The environmental community has seen this hurdle before. In the early days of G.L. c. 21E in Massachusetts, the hazardous waste cleanup law was a barrier to commerce. Buyers and sellers did not have predictable expectations to weigh the risks of taking title to a contaminated property. In response to that stunted market, environmental practitioners and regulators came together to craft amendments that privatized the remediation process.
Under the revised 1993 MCP framework, buyers could work with licensed site professionals (LSPs) to estimate and quantify a given transaction’s risks and then set a purchase price that better reflected their full anticipated acquisition costs. Lawyers could use various levers in contracts or insurance products to offset risks and draft agreements to facilitate transfers of contaminated parcels. Allowing LSPs to exercise prudent scientific judgment to remediate contaminated properties unlocked the uncertainty imposed by the discovery of a release.
The advent and the prevalence of PFAS have brought us back to those uncertain and trying times. As with the pre-1993 Chapter 21E amendments, the real bugaboo is the potential for unknown liability. When a buyer considers the potential risks of obtaining a property that might contain PFAS, the parade of horribles is long and scary.
But the reality is that every site is not the next environmental legal thriller. Low levels of PFAS on properties that are not imminently connected with the drinking water supply are not the likely cause of blockbuster damages or class action lawsuits. The bulk of the current large-scale actions are focused on the chemical manufacturers and purveyors of PFAS products. We are not seeing major actions for sites that are a mere pass-through for PFAS-containing products rather than a source of the release.
In the absence of greater clarity for the remediation costs, clients – both buyers and sellers – need a better rule of thumb for when to acquiesce to a request for on-site testing for PFAS.

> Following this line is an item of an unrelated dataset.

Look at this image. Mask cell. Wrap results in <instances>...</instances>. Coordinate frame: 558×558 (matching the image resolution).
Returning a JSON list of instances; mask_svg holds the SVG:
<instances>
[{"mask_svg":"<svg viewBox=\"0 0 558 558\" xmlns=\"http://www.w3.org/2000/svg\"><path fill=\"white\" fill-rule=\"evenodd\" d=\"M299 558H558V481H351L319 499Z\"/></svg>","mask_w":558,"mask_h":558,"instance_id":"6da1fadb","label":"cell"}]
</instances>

To this end, a recent development in Connecticut provides some guidance. While Connecticut has not yet adopted a state-wide standard for PFAS, in anticipation of the evolving federal Superfund and Drinking Water Standards, Connecticut has announced changes to its Environmental Condition Assessment Form, which is part of its Transfer Act compliance. The form, which is officially required at the end of May 2023, sets out in bullet form a range of circumstances or historical business operations associated with trending emerging contaminants, including PFAS, 1, 4-Dioxane, and Perchlorate, and directs the certifying party and their licensed environmental professional to consider the extent to which the site checks the relevant boxes and then asks if the professionals tested for any emerging contaminants and demands an explanation for a decision not to test.
While not perfect, the Connecticut approach establishes some reasonable parameters to urge parties to take extra consideration for those sites and activities that are likely to have some liability for introducing PFAS into the environment and allows for some understanding if there is an explanation for why a particular site might not require the heightened scrutiny of PFAS testing. For sites outside of Connecticut, this approach can be replicated through a diligent ASTM Phase I inquiry using the new 1537-21 standard and expressly opting to include PFAS as a non-scope consideration.
The results of a close site-specific inquiry can provide a good rubric for guiding both buyers and sellers about the prudence of conducting PFAS testing during due diligence. While the data could introduce some uncertainty to the deal, for sites with a logical historic connection to PFAS, knowing the existing contamination can allow parties to structure the transaction and allocate the environmental risk so that the deal can potentially proceed to fruition.